*** Begin section ***

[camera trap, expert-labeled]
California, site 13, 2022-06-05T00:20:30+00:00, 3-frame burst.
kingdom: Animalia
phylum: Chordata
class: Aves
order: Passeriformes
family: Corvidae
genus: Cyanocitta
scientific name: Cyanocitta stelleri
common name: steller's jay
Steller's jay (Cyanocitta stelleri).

*** End section ***
*** Begin section ***

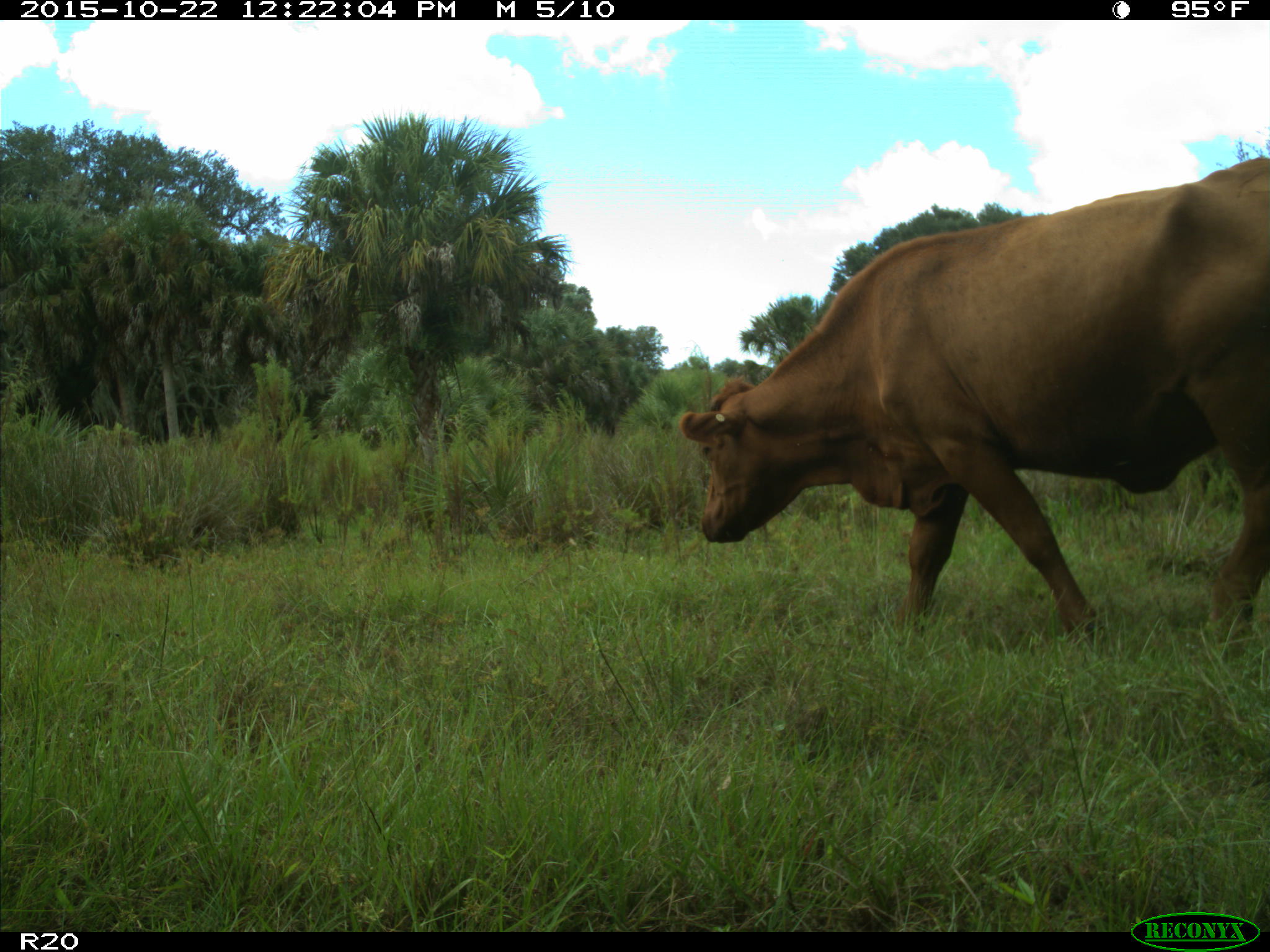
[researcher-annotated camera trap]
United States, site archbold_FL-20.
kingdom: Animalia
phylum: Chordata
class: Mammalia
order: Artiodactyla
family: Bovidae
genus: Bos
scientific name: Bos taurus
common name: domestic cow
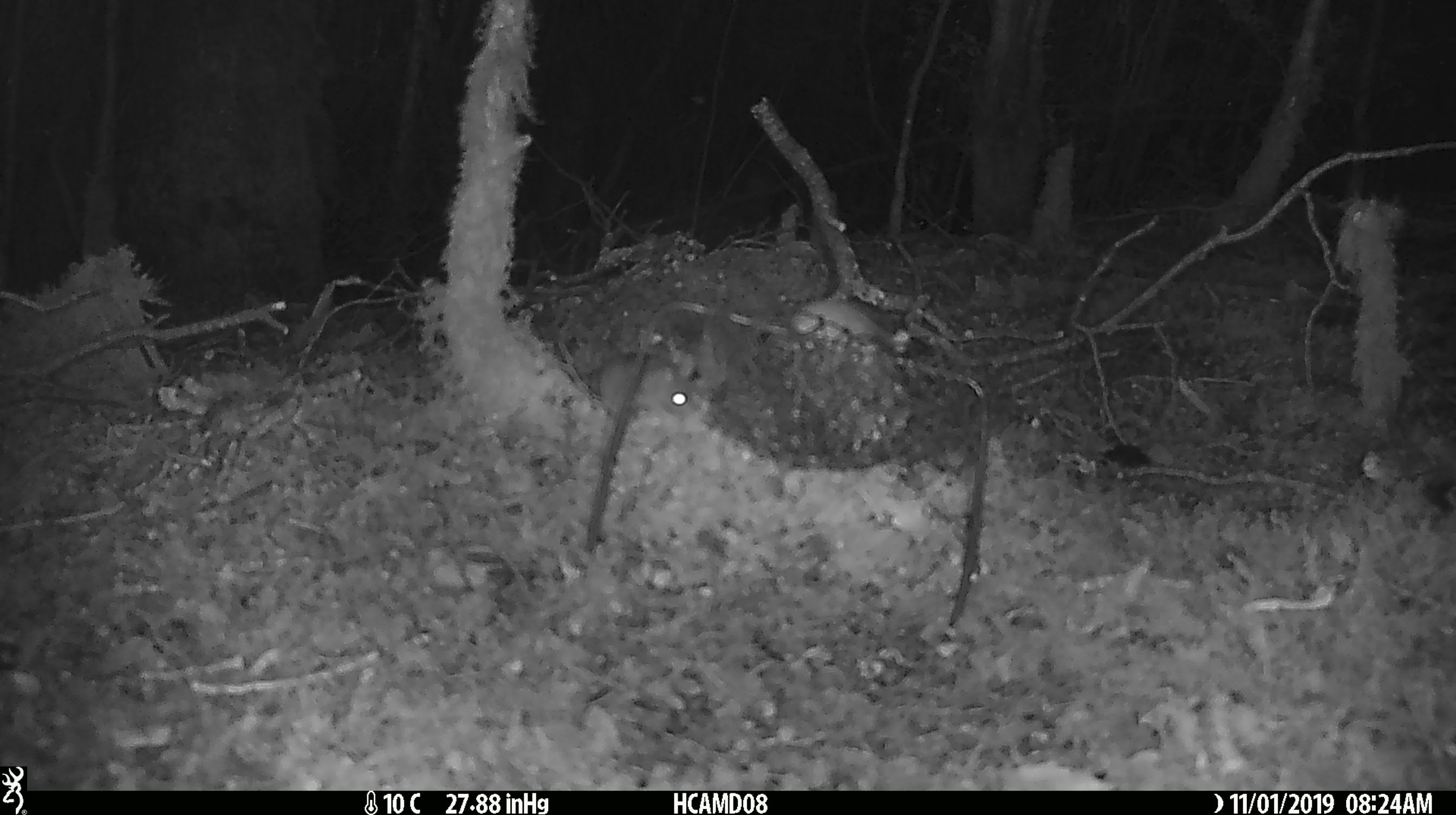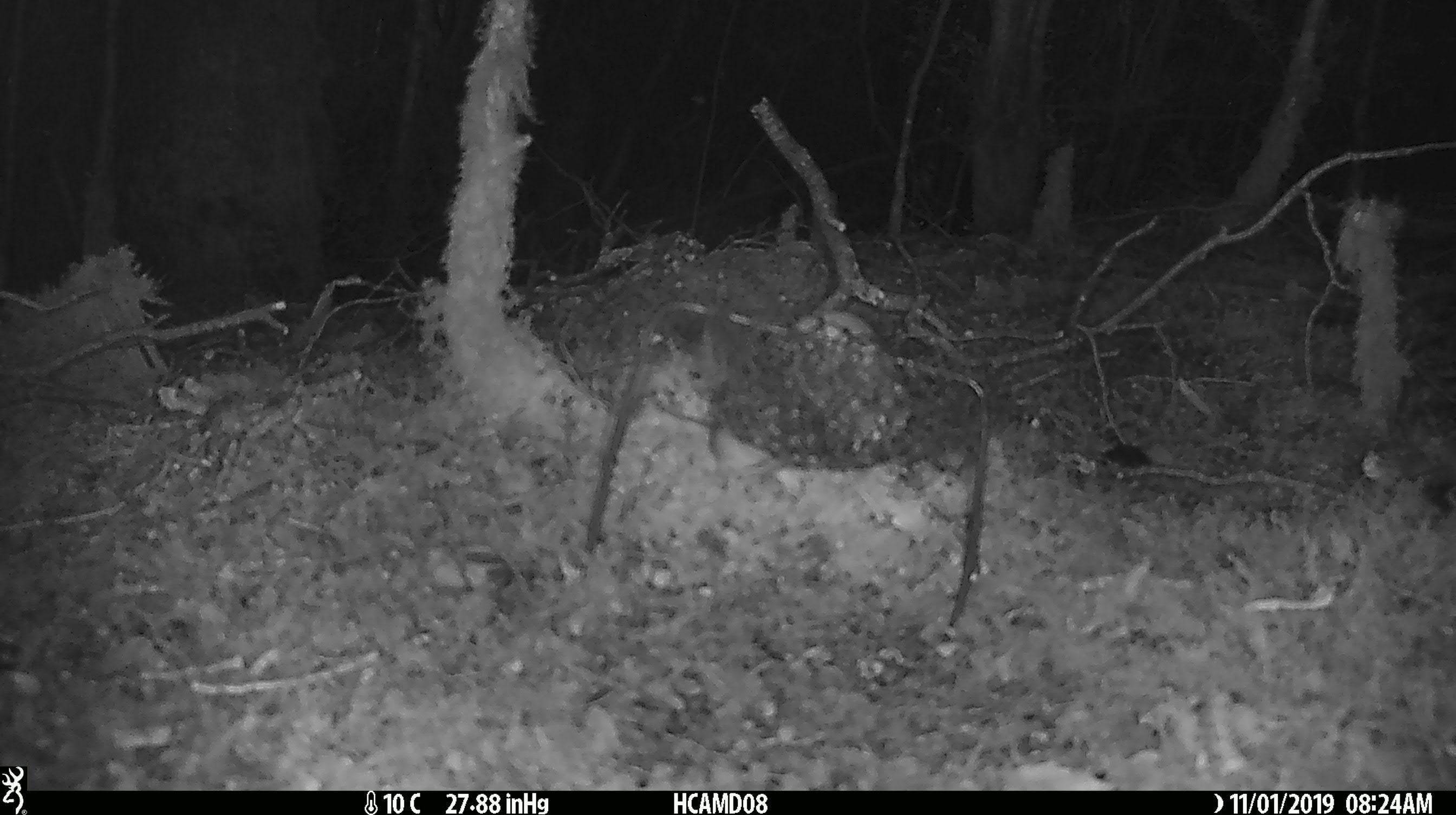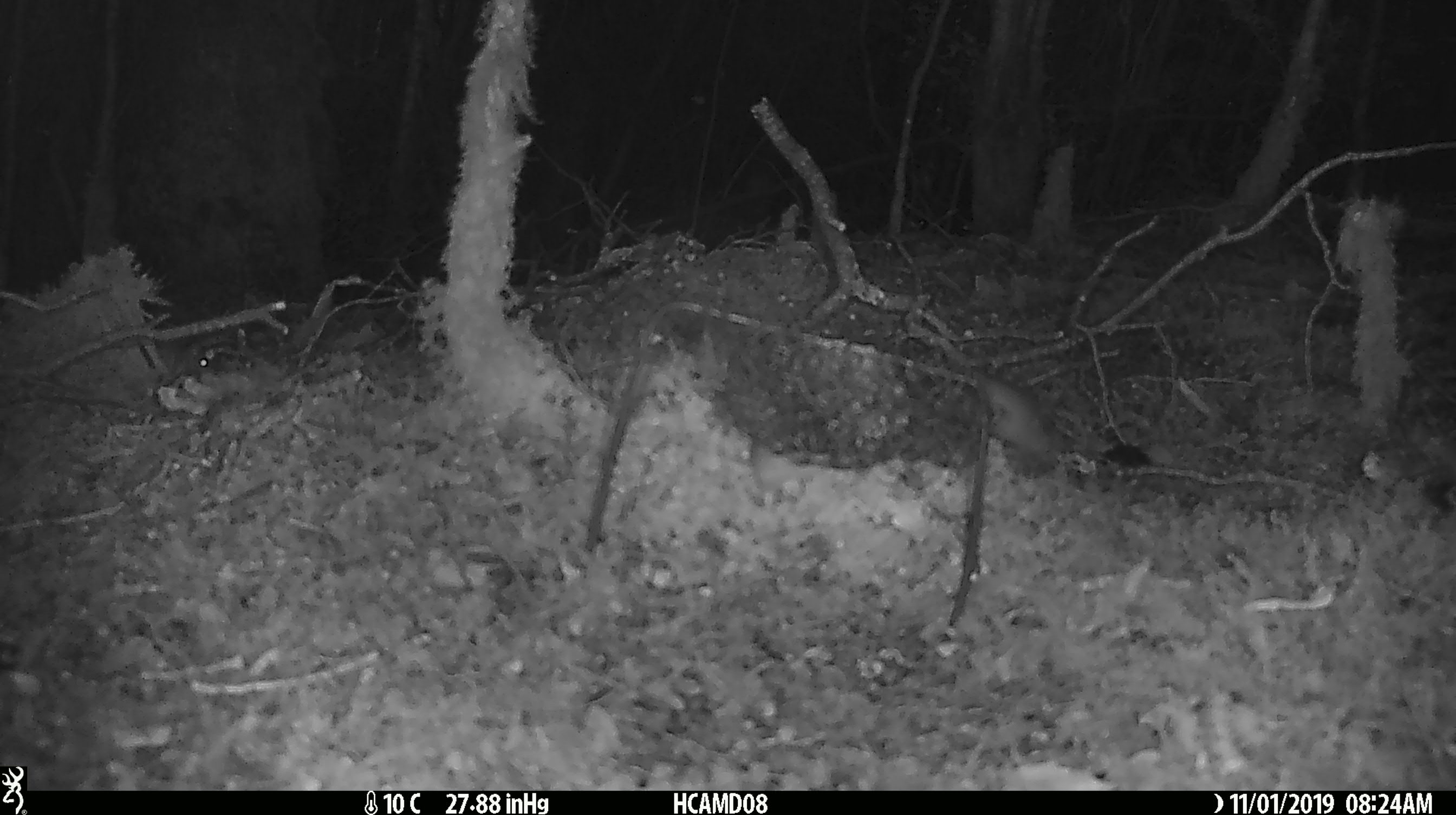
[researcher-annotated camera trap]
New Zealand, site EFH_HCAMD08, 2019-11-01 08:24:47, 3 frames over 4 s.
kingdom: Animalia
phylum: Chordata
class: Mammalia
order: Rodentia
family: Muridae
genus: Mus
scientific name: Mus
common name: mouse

*** End section ***

### Task objective
Between and including the line with "family: Bovidae" and the line with "common name: mouse", repeat every line exactly as it appears above, with pictures left out.

### Your solution
family: Bovidae
genus: Bos
scientific name: Bos taurus
common name: domestic cow
[researcher-annotated camera trap]
New Zealand, site EFH_HCAMD08, 2019-11-01 08:24:47, 3 frames over 4 s.
kingdom: Animalia
phylum: Chordata
class: Mammalia
order: Rodentia
family: Muridae
genus: Mus
scientific name: Mus
common name: mouse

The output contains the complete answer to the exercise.